L'intelligenza artificiale può migliorare i processi e ampliare enormemente l'accesso alle informazioni, ma non può sostituire il giornalismo investigativo e la capacità critica dei professionisti dell'informazione. Lo ha detto all'ANSA Fabio Coelho, presidente di Google Brasile, durante un panel sull'intelligenza artificiale e il lavoro nell'ambito del Conecta TMC, braccio dedicato al business della Transamerica Media Company. "L'intelligenza artificiale applicata al giornalismo serve a migliorare i processi, ma il processo migliora quando si ha un buon input che genera un prodotto migliore", ha affermato. "Nulla sostituisce il giornalismo investigativo, con senso critico, ispirazione, verifica delle informazioni e comprensione delle fonti".

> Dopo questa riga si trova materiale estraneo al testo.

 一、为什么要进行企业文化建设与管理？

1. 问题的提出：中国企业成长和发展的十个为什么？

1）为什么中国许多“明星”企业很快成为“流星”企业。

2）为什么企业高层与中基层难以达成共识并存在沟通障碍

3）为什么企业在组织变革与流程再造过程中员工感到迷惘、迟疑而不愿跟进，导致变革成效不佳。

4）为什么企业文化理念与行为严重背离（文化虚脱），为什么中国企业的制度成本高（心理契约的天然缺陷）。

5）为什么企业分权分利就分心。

Secondo Coelho, la rapidità e la capacità di elaborare grandi quantità di informazioni offerte dall'IA renderanno sempre più importante la capacità del giornalista di formulare le domande giuste. "Un buon giornalista non deve essere bravo soltanto nell'identificazione dei fatti, nell'accertamento delle fonti e della verità, ma deve anche saper scrivere per l'algoritmo e fare la domanda corretta", ha spiegato, sottolineando l'importanza della cosiddetta "ingegneria dei prompt".
Coelho ha infine sottolineato che, in un ambiente caratterizzato da una crescente quantità di informazioni e da narrazioni diverse, il giornalismo di qualità sarà sempre più valorizzato. "Il giornalismo di poca qualità, che è semplicemente una riproduzione, una copia o una combinazione, non andrà molto lontano", ha concluso.